Thus, across and along the border of this yet unbroken wilderness, the hostile bands of English and French and their Indian allies carried their murderous warfare to many an exposed settlement, and kept all in constant dread of attack.
Different routes were taken by the predatory bands in their descents upon the frontiers of New England. One was by the St. Francis River and Lake Memphremagog, thence to the Passumpsic, and down that river to the Connecticut, that gave an easy route to the settlements. Another was up the Winooski and down White River to the Connecticut. Another left Lake Champlain at the mouth of Great Otter Creek; then up its slow lower reaches to where it becomes a swift mountain stream, when the trail led to West River, or Wantasticook, emptying into the Connecticut. And still another way to West River and the Connecticut was from the head of the lake up the Pawlet River. Of these routes, that by the Winooski was so frequently taken that the English named the stream the French River; while that of which Otter Creek was a part, being the easiest and the nearest to Crown Point, was perhaps the oftenest used, and was commonly known as the "Indian Road."

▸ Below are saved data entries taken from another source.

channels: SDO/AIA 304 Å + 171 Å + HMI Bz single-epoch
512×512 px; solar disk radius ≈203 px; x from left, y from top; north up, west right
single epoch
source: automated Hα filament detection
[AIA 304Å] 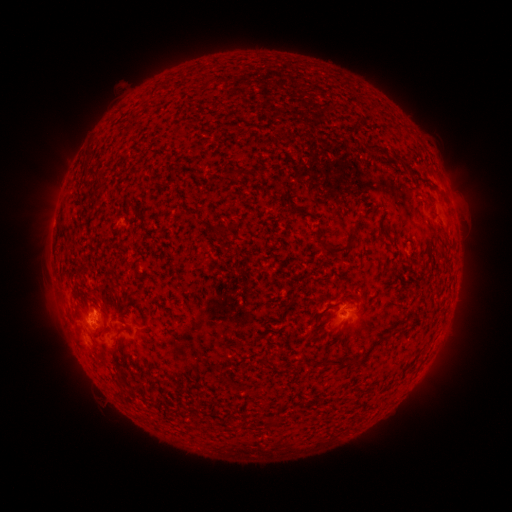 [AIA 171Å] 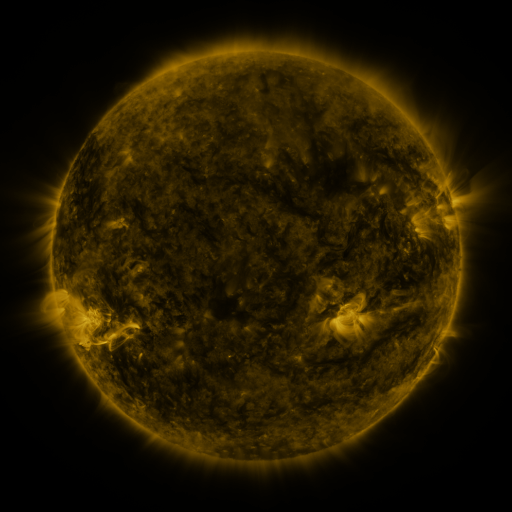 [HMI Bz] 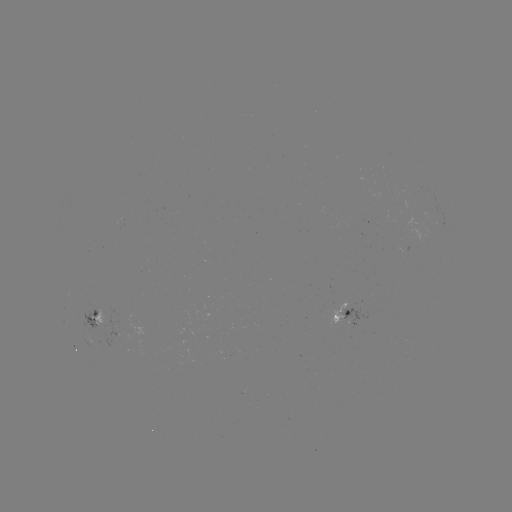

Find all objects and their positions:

All these familiar warpaths to every Waubanakee warrior, with every stream and landmark bearing names his fathers had given them, led through Vermont, then only known to English-speaking men as "The Wilderness."
The treaty of peace between England and France in 1697 gave the colonists a brief respite, till in 1702 war was again declared, and in the summer of the next year five hundred French and Indians assaulted in detachments the settlers on Casco Bay, and that part of the New England coast. In the following winter a force of three hundred French and Indians commanded by Hertel De Rouville, a skilled partisan leader, as had been his father, was dispatched by Vaudreuil, the governor of Canada, against Deerfield, then the northernmost settlement on the Connecticut. It was February, and Champlain was frozen throughout its length. Along it they marched as far as the mouth of the Winooski, and took this their accustomed path through the heart of the wilderness toward the Connecticut. Marching above the unseen and unheard flow of the river, over whose wintry silence bent the snow-laden branches of the graceful birch, the dark hemlock, and the fir, or along the hidden trail, an even whiteness except to the trained instinct of the Indian, seldom a sound came to them out of the forest save the echo of their own footsteps and voices. Sometimes they heard the resonant crack of trees under stress of frost, or the breaking of an over-laden bough, the whir of startled grouse, the sudden retreat of a deer or a giant moose tearing through the undergrowth; and sometimes they heard the stealthy tread of their brothers, the wolves, sneaking from some point of observation near their path, but in this remoteness from human haunts, and this deadness of winter, never a sound to alarm men so accustomed to all strange woodland noises. Then they came to the broad Connecticut, an open road to lead them to their victims, upon whom they fell in the early morning when the guards were asleep. Winter, the frequent ally of the Canadian bands, aided them now with snowdrifts heaped to the top of the low ramparts about the garrison houses, and upon them the assailants made entrance. All the inhabitants were slain or captured, the village plundered and set on fire, and an hour after sunrise the victorious party was on its way to Canada with its booty and wretched captives.[5]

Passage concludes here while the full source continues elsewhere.